Goal of the exercise - Recast the data below as a numbered list, one line per item, with blank lines dropped. Leave the pictures out.

== Given data

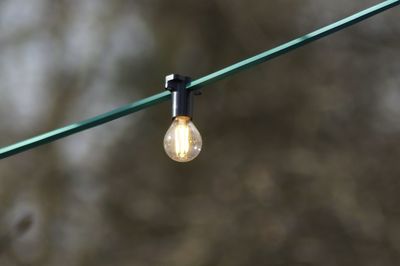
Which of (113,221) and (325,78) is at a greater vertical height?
(325,78)

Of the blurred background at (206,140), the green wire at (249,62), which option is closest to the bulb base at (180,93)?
the green wire at (249,62)

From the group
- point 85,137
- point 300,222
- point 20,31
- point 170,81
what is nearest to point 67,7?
point 20,31

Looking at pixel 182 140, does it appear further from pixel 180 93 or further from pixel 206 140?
pixel 206 140

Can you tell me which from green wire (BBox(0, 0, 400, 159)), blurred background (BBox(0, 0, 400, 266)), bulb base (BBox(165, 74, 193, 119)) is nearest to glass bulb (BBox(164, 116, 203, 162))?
bulb base (BBox(165, 74, 193, 119))

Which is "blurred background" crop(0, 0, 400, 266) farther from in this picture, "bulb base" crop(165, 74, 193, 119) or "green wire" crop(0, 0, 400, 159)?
"bulb base" crop(165, 74, 193, 119)

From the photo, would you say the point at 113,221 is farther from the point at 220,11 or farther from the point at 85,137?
the point at 220,11
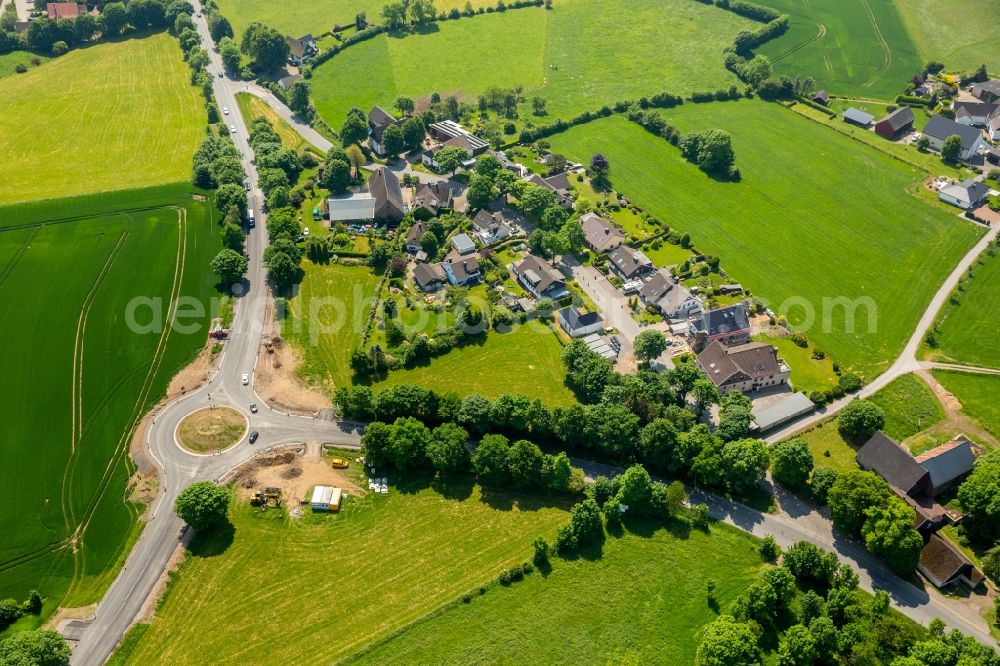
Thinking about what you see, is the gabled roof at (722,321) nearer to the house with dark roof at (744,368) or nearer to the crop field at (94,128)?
the house with dark roof at (744,368)

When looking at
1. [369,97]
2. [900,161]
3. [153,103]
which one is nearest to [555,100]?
[369,97]

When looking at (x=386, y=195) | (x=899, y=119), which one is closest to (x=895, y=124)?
(x=899, y=119)

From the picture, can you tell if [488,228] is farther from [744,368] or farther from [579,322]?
[744,368]

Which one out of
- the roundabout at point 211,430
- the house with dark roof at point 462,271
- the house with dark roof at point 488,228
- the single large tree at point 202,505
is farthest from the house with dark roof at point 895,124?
the single large tree at point 202,505

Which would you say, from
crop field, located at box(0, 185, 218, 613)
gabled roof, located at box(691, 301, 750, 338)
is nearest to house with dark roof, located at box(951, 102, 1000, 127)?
gabled roof, located at box(691, 301, 750, 338)

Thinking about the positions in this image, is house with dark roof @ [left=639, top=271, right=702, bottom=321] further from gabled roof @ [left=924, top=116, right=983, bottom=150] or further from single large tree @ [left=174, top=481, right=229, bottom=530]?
gabled roof @ [left=924, top=116, right=983, bottom=150]

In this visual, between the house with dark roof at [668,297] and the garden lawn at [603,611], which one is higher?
the house with dark roof at [668,297]

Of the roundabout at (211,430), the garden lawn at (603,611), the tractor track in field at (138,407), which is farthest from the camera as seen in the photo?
the roundabout at (211,430)

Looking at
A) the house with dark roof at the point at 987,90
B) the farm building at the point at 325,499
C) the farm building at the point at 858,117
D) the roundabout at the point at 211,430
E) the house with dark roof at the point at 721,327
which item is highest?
the house with dark roof at the point at 987,90
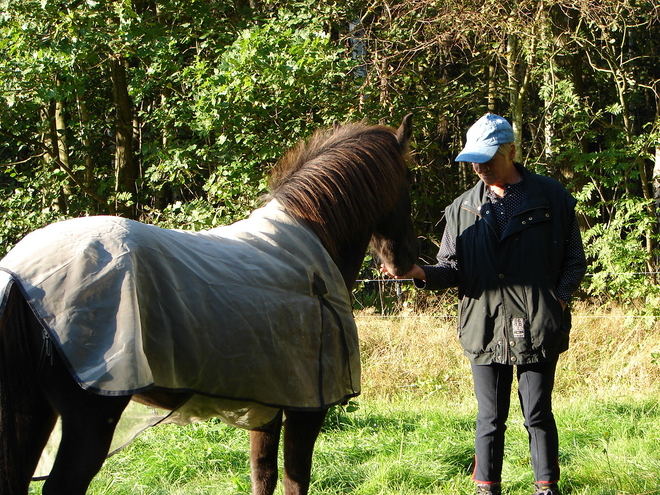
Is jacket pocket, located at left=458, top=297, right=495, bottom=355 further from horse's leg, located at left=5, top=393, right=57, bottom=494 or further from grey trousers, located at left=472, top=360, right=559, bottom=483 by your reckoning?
horse's leg, located at left=5, top=393, right=57, bottom=494

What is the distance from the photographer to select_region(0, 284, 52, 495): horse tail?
6.52ft

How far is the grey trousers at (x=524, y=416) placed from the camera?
3109mm

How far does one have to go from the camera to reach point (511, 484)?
11.3ft

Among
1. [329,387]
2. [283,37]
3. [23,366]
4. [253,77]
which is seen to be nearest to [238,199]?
[253,77]

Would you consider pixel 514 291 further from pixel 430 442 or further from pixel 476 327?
pixel 430 442

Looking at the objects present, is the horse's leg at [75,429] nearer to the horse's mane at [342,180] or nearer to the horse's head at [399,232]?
the horse's mane at [342,180]

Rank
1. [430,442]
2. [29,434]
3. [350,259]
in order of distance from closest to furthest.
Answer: [29,434] → [350,259] → [430,442]

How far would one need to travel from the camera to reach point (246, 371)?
2.36 metres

====

Solution -
1. Which of (113,221) and (325,78) is at a greater vertical height?
2. (325,78)
3. Of the blurred background at (206,140), the green wire at (249,62), which option is closest to the bulb base at (180,93)?
4. the green wire at (249,62)
5. From the group
6. - point 85,137
7. - point 300,222
8. - point 20,31
9. - point 170,81
10. what is nearest to point 67,7?
11. point 20,31
12. Looking at pixel 182 140, does it appear further from pixel 180 93 or further from pixel 206 140?
13. pixel 206 140
14. Can you tell me which from green wire (BBox(0, 0, 400, 159)), blurred background (BBox(0, 0, 400, 266)), bulb base (BBox(165, 74, 193, 119)) is nearest to glass bulb (BBox(164, 116, 203, 162))?
15. bulb base (BBox(165, 74, 193, 119))
16. Which is "blurred background" crop(0, 0, 400, 266) farther from in this picture, "bulb base" crop(165, 74, 193, 119) or "green wire" crop(0, 0, 400, 159)?
17. "bulb base" crop(165, 74, 193, 119)
18. From the photo, would you say the point at 113,221 is farther from the point at 220,11 or farther from the point at 85,137?
19. the point at 220,11
20. Thinking about what you see, is the gabled roof at (722,321) nearer to the house with dark roof at (744,368) or nearer to the crop field at (94,128)?
21. the house with dark roof at (744,368)
22. When looking at
23. 1. [369,97]
24. 2. [900,161]
25. 3. [153,103]
26. which one is nearest to [555,100]?
27. [369,97]
28. When looking at (x=386, y=195) | (x=899, y=119), which one is closest to (x=895, y=124)?
29. (x=899, y=119)
30. From the picture, can you tell if [488,228] is farther from [744,368] or farther from [579,322]?
31. [744,368]
32. Which one out of
33. - the roundabout at point 211,430
34. - the house with dark roof at point 462,271
35. - the house with dark roof at point 488,228
36. - the single large tree at point 202,505
37. is farthest from the house with dark roof at point 895,124?
38. the single large tree at point 202,505
39. Which would you say, from
40. crop field, located at box(0, 185, 218, 613)
41. gabled roof, located at box(691, 301, 750, 338)
42. is nearest to house with dark roof, located at box(951, 102, 1000, 127)?
43. gabled roof, located at box(691, 301, 750, 338)
44. Thinking about the positions in this image, is house with dark roof @ [left=639, top=271, right=702, bottom=321] further from gabled roof @ [left=924, top=116, right=983, bottom=150] or further from single large tree @ [left=174, top=481, right=229, bottom=530]?
45. gabled roof @ [left=924, top=116, right=983, bottom=150]
46. In this visual, between the house with dark roof at [668,297] and the garden lawn at [603,611], which one is higher?
47. the house with dark roof at [668,297]
48. Of the roundabout at (211,430), the garden lawn at (603,611), the tractor track in field at (138,407), which is farthest from the camera as seen in the photo?
49. the roundabout at (211,430)
50. Looking at
51. A) the house with dark roof at the point at 987,90
52. B) the farm building at the point at 325,499
53. C) the farm building at the point at 858,117
54. D) the roundabout at the point at 211,430
55. E) the house with dark roof at the point at 721,327
56. which item is highest?
57. the house with dark roof at the point at 987,90
58. Is jacket pocket, located at left=458, top=297, right=495, bottom=355 further from horse's leg, located at left=5, top=393, right=57, bottom=494 or further from grey trousers, located at left=472, top=360, right=559, bottom=483 by your reckoning?
59. horse's leg, located at left=5, top=393, right=57, bottom=494
60. What is the distance from the photographer to select_region(0, 284, 52, 495): horse tail?
61. 6.52ft
62. How far is the grey trousers at (x=524, y=416) placed from the camera?
63. 3109mm
64. How far does one have to go from the camera to reach point (511, 484)?
65. 11.3ft
66. Among
67. 1. [329,387]
68. 2. [283,37]
69. 3. [23,366]
70. 4. [253,77]
71. which is seen to be nearest to [238,199]?
72. [253,77]
73. Would you consider pixel 514 291 further from pixel 430 442 or further from pixel 476 327?
74. pixel 430 442
75. Looking at the objects present, is the horse's leg at [75,429] nearer to the horse's mane at [342,180] or nearer to the horse's head at [399,232]?
76. the horse's mane at [342,180]
77. Rank
78. 1. [430,442]
79. 2. [29,434]
80. 3. [350,259]
81. in order of distance from closest to furthest.
82. Answer: [29,434] → [350,259] → [430,442]
83. How far would one need to travel from the camera to reach point (246, 371)?
84. 2.36 metres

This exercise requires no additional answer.